*WHAT THE EXERCISE ASKS:* Because the pictures are not wanted, give back only the exact text of every entry below.

Dataset entries
══════════

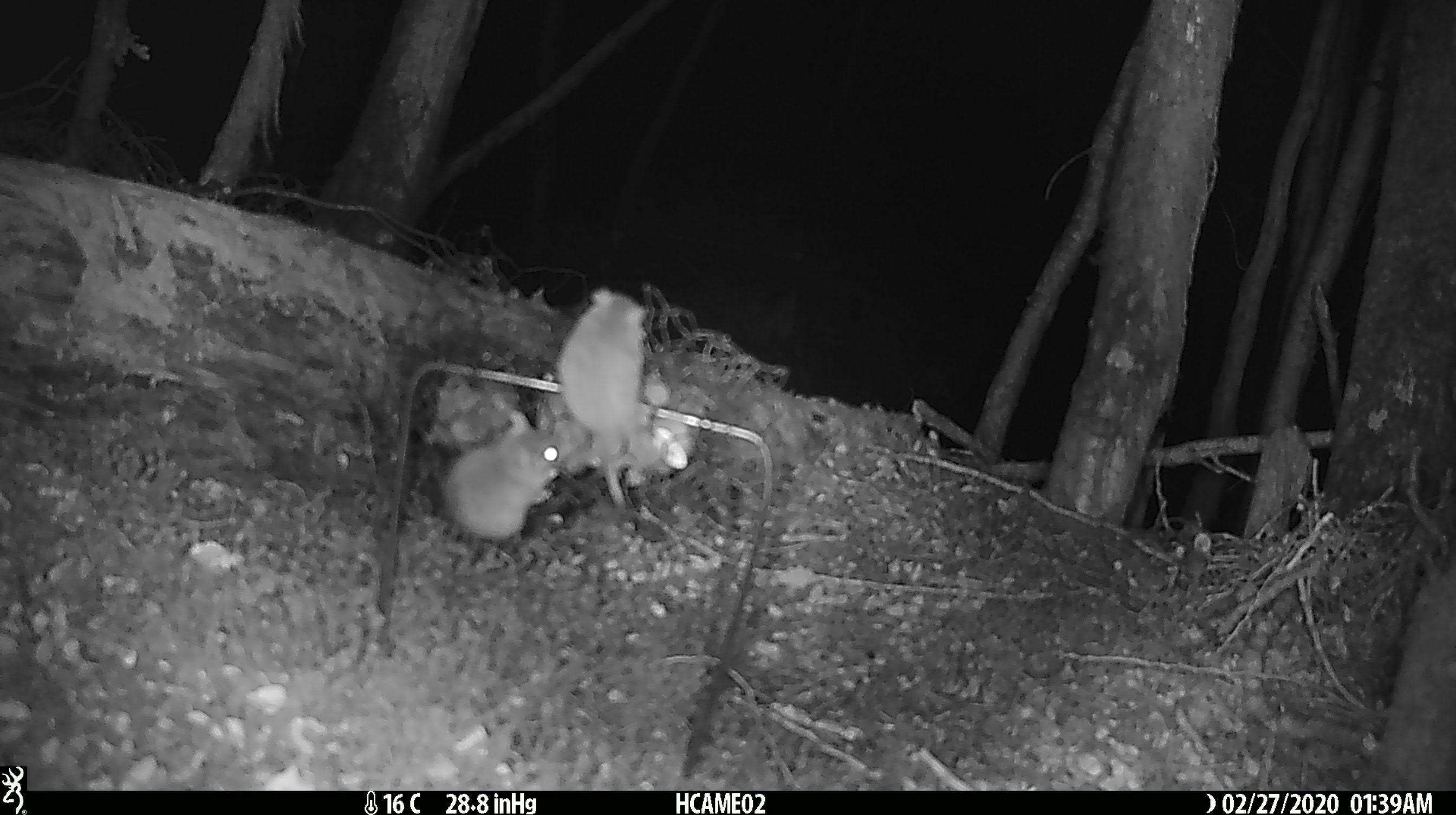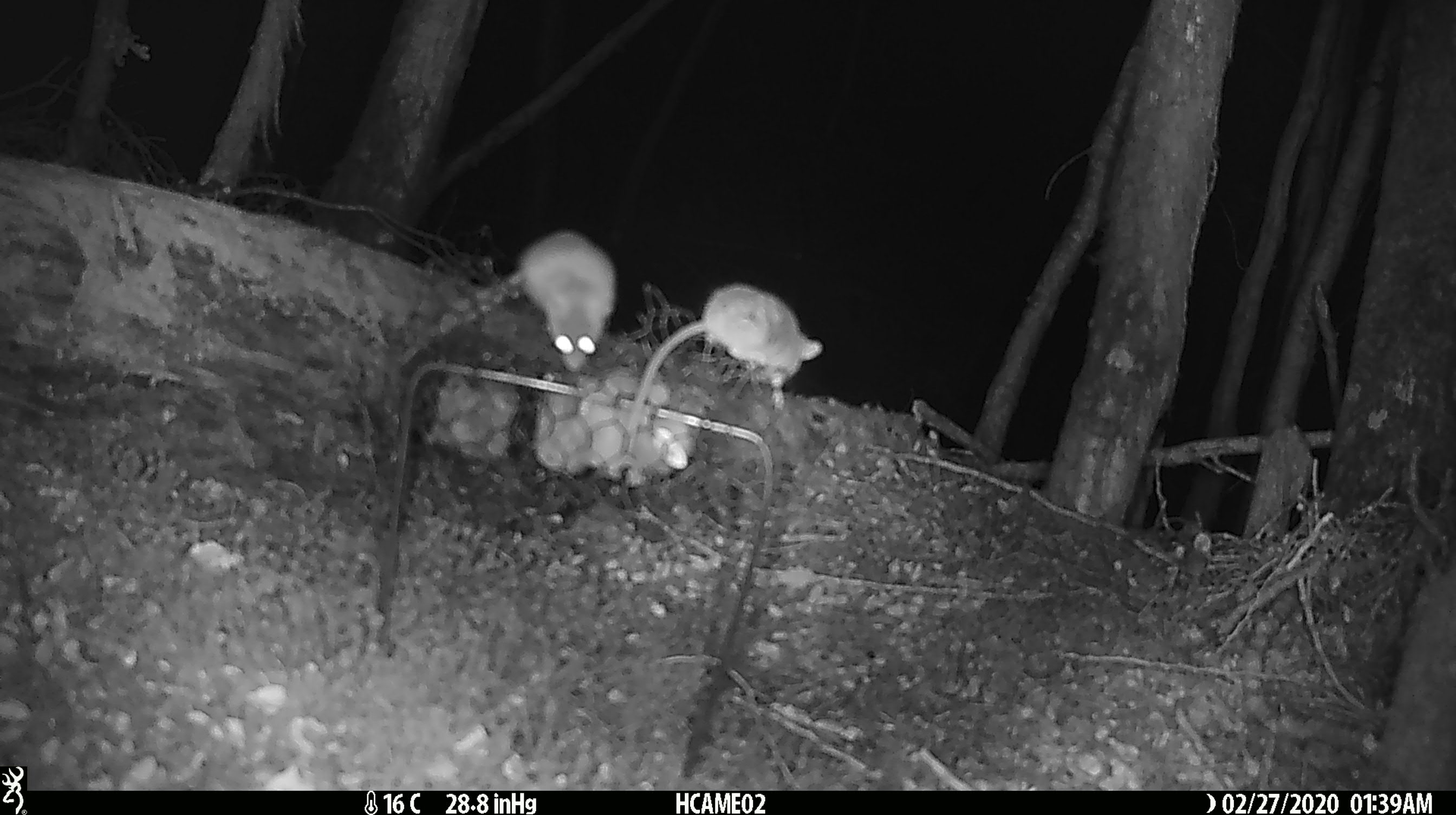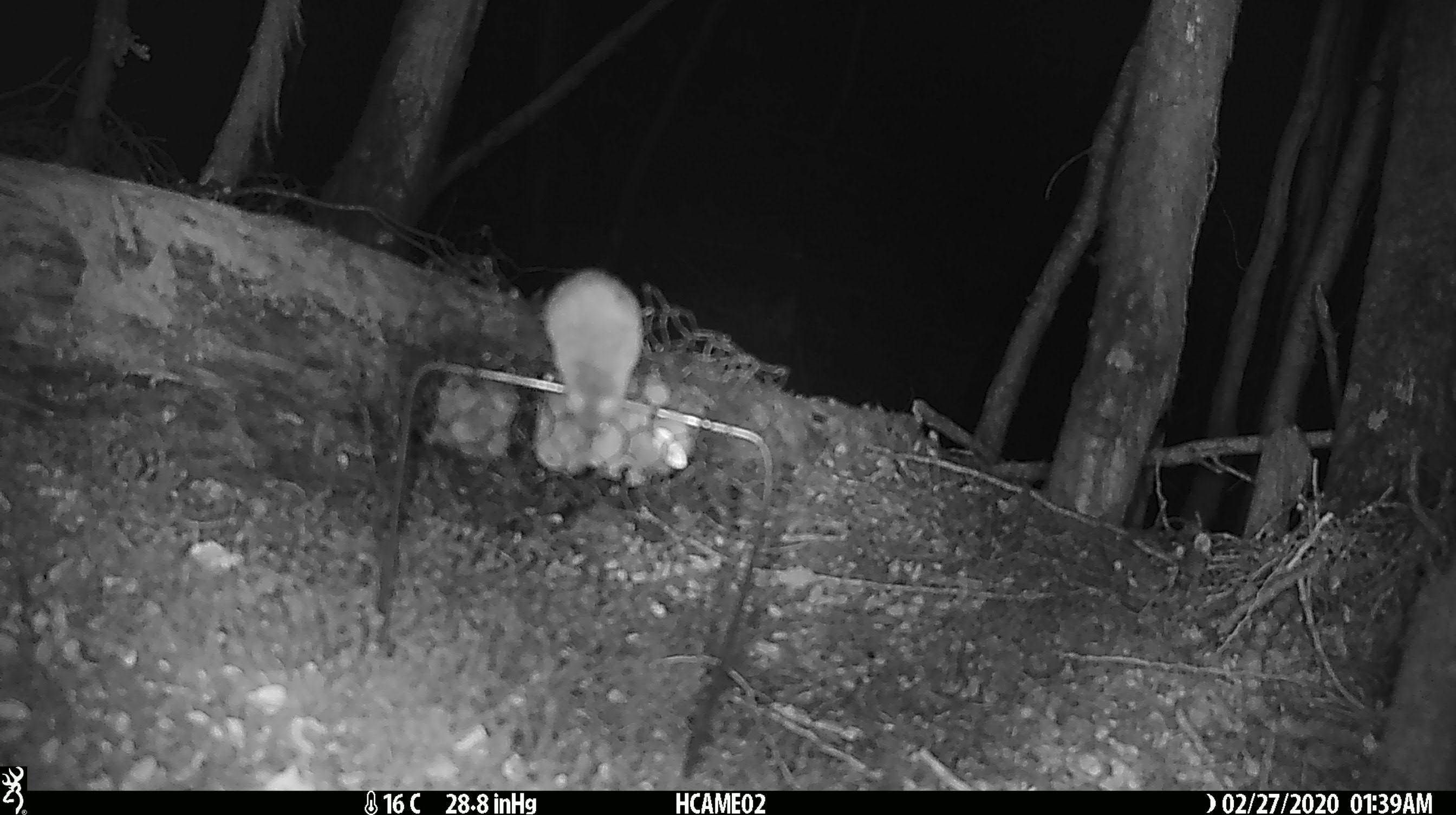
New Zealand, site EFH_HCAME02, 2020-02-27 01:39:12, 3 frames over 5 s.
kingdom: Animalia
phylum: Chordata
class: Mammalia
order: Rodentia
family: Muridae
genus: Mus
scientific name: Mus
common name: mouse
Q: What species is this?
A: Mouse (Mus).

══════════

*EXERCISE SOLUTION:*
New Zealand, site EFH_HCAME02, 2020-02-27 01:39:12, 3 frames over 5 s.
kingdom: Animalia
phylum: Chordata
class: Mammalia
order: Rodentia
family: Muridae
genus: Mus
scientific name: Mus
common name: mouse
Q: What species is this?
A: Mouse (Mus).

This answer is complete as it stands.